### DATASET EXTRACT

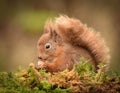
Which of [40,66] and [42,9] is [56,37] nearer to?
[40,66]

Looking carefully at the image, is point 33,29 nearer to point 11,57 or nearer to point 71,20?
point 11,57

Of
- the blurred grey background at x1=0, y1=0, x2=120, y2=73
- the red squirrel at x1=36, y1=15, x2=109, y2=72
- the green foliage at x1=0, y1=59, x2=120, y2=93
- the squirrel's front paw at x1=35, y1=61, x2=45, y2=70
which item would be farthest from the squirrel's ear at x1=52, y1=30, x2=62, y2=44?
the blurred grey background at x1=0, y1=0, x2=120, y2=73

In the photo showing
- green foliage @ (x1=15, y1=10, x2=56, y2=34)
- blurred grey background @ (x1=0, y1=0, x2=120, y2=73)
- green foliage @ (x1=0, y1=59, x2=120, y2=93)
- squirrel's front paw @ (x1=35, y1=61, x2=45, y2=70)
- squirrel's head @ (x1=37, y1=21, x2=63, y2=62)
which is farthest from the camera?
blurred grey background @ (x1=0, y1=0, x2=120, y2=73)

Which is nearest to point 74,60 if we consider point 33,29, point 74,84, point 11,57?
point 74,84

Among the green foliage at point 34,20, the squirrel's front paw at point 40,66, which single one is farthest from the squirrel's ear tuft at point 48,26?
the green foliage at point 34,20

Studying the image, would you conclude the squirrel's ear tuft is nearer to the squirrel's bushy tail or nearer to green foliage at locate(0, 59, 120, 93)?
the squirrel's bushy tail

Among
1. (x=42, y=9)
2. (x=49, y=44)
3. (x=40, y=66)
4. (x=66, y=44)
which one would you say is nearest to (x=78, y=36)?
(x=66, y=44)
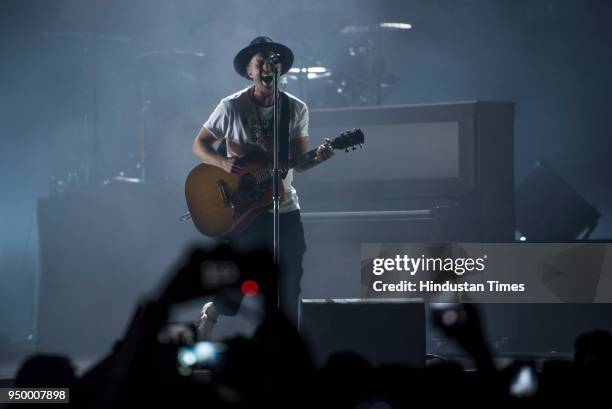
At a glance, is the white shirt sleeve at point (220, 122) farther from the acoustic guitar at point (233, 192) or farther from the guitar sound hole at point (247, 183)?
the guitar sound hole at point (247, 183)

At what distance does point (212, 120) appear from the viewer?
657cm

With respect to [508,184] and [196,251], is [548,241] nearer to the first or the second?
[508,184]

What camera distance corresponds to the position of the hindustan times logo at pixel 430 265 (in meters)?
7.85

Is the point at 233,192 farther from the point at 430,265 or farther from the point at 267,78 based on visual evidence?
the point at 430,265

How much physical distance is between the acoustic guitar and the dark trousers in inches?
2.8

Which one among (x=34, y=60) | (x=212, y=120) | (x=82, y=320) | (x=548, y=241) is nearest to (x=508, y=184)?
(x=548, y=241)

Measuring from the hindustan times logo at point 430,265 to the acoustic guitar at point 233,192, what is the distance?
1.85m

### WORK INSTRUCTIONS
Copy out all of the material exactly as written, without its pictures.

### SOLUTION FOR THIS EXERCISE
Which of [40,66] and [42,9] is [56,37] nearer to?
[40,66]

Looking carefully at the image, is point 33,29 nearer to point 11,57 or nearer to point 71,20?
point 11,57

Of
- the blurred grey background at x1=0, y1=0, x2=120, y2=73
- the red squirrel at x1=36, y1=15, x2=109, y2=72
- the green foliage at x1=0, y1=59, x2=120, y2=93
- the squirrel's front paw at x1=35, y1=61, x2=45, y2=70
which item would be farthest from the squirrel's ear at x1=52, y1=30, x2=62, y2=44?
the blurred grey background at x1=0, y1=0, x2=120, y2=73

In the photo showing
- green foliage @ (x1=15, y1=10, x2=56, y2=34)
- blurred grey background @ (x1=0, y1=0, x2=120, y2=73)
- green foliage @ (x1=0, y1=59, x2=120, y2=93)
- squirrel's front paw @ (x1=35, y1=61, x2=45, y2=70)
- squirrel's head @ (x1=37, y1=21, x2=63, y2=62)
which is farthest from the camera?
blurred grey background @ (x1=0, y1=0, x2=120, y2=73)

Which is nearest to point 74,60 if we consider point 33,29, point 74,84, point 11,57?
point 74,84

Among the green foliage at point 34,20, the squirrel's front paw at point 40,66, which single one is farthest from the squirrel's ear tuft at point 48,26?
the green foliage at point 34,20

Studying the image, would you conclude the squirrel's ear tuft is nearer to the squirrel's bushy tail or nearer to green foliage at locate(0, 59, 120, 93)?
the squirrel's bushy tail

Among
1. (x=42, y=9)
2. (x=49, y=44)
3. (x=40, y=66)
4. (x=66, y=44)
which one would you say is nearest to (x=78, y=36)?
(x=66, y=44)
At a glance, is the white shirt sleeve at point (220, 122) farther from the acoustic guitar at point (233, 192) or farther from the guitar sound hole at point (247, 183)?
the guitar sound hole at point (247, 183)

At what distance does point (212, 120) appear from the viewer?
657cm

With respect to [508,184] and [196,251], is [548,241] nearer to the first or the second?
[508,184]

What camera distance corresponds to the position of the hindustan times logo at pixel 430 265 (in meters)?
7.85

Is the point at 233,192 farther from the point at 430,265 or farther from the point at 267,78 based on visual evidence?
the point at 430,265

How much physical distance is between the acoustic guitar and the dark trousers in inches?
2.8

Which one among (x=34, y=60) | (x=212, y=120) | (x=82, y=320) | (x=548, y=241) is nearest to (x=508, y=184)?
(x=548, y=241)

Measuring from the hindustan times logo at point 430,265 to the acoustic guitar at point 233,192, what is the distance?
1.85m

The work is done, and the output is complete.